Christopher Nolan reveals how Saving Private Ryan influenced Dunkirk

Paul Moore

Two superb films but very different.

After receiving 8 Oscar nominations including Best Picture and Best Director, it seems that the early panic about Dunkirk refusing to adopt the typical ‘blood and guts’ approach to a war film wasn’t merited. Then again, who in their right mind would question Christopher Nolan when it comes to filmmaking?

At present, the film has made $525,573,161 at the box-office and with the potential of Oscar success to come, it looks set to continue its streak. While he won’t admit it, the director of Inception and The Dark Knight Trilogy must also be secretly pleased that his decision to cast Harry Styles was fully vindicated. In our opinion, Styles featured in the best scene of the film – when those Allied soldiers were fearing for their lives in the boat’s hull as the German troops used it for target practice.

There’s no denying that Dunkirk was a very different WW2 film to anything that we’ve seen before but Nolan was clear about that from the start. The British director frequently said that he’s far more interested in creating a tense and atmospheric thriller than a standard WW2 actioner and in terms of epic WW2 films, they don’t come much better than Steven Spielberg’s masterpiece, Saving Private Ryan.

Since being released almost 20 years ago, the story of a group of U.S. soldiers that go behind enemy lines to retrieve a paratrooper whose brothers have been killed in action has been widely regarded as the best war film of all time.

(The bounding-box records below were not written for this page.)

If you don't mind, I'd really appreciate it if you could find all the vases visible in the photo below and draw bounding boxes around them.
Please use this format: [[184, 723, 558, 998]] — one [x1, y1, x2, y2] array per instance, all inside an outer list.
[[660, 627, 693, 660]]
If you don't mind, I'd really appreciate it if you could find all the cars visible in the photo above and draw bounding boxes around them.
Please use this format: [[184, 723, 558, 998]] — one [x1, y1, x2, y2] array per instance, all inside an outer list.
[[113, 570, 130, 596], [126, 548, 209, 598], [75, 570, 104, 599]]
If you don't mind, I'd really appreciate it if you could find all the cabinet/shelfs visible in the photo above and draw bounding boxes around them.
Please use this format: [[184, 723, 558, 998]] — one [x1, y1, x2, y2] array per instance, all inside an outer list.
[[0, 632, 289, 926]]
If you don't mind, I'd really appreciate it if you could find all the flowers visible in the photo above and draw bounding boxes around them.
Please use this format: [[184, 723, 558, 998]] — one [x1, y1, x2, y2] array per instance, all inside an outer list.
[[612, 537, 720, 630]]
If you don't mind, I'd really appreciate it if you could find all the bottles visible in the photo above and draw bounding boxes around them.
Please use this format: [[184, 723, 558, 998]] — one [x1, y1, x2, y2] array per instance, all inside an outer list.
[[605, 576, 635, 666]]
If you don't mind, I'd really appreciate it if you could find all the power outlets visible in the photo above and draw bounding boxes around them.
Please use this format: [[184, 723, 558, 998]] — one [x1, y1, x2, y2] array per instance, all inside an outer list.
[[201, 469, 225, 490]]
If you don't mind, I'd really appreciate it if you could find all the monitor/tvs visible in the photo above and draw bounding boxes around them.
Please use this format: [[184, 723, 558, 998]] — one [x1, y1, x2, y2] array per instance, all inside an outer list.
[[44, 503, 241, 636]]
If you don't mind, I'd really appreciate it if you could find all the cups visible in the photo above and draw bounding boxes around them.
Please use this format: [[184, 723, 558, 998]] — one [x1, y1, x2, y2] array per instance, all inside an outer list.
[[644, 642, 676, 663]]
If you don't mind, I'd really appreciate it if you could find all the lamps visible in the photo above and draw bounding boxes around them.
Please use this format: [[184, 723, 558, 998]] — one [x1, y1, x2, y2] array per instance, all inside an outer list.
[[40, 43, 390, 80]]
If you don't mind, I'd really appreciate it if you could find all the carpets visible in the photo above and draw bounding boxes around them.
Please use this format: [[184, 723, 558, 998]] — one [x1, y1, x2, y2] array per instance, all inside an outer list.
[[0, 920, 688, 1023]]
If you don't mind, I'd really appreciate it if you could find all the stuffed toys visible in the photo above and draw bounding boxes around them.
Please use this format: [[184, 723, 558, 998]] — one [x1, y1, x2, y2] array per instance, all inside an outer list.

In an interview with Collider, Nolan revealed that he asked Steven Spielberg for advice when it came to shooting his own WW2 film.

“Anytime you’re working in such a familiar genre, you look to the touchstones of it. You look to the things that really succeeded, in a particular way, for how they’re going to inform what you do. In the case of Saving Private Ryan, Steven loaned me his 35mm print of it, which was absolutely beautiful, and that film has lost none of its visceral power. It’s really extraordinary, but it had the wrong kind of intensity for telling this story. It clarified, in my mind, that I had to view this not so much as a war film, but as a suspense thriller, and have an unseen enemy and a type of tension with the language of suspense, whereby you can’t take your eyes off the screen,” he said.

Nolan added that he did take inspiration from another one of Spielberg’s films when it came to making Dunkirk.

“What Steven did so brilliantly in Saving Private Ryan was use the language of horror, which is one whereby you’re looking away from the screen. It’s a different thing, but it’s very useful to be able to talk to filmmaker. I mostly spoke to Steven about Jaws and about shooting on the water because I’d never done that, and his advice was, “Don’t,” he said.

Saving Private Ryan and Dunkirk. Two very different films but amazing in their own unique ways.

We’d be absolutely delighted to see even more films of their quality.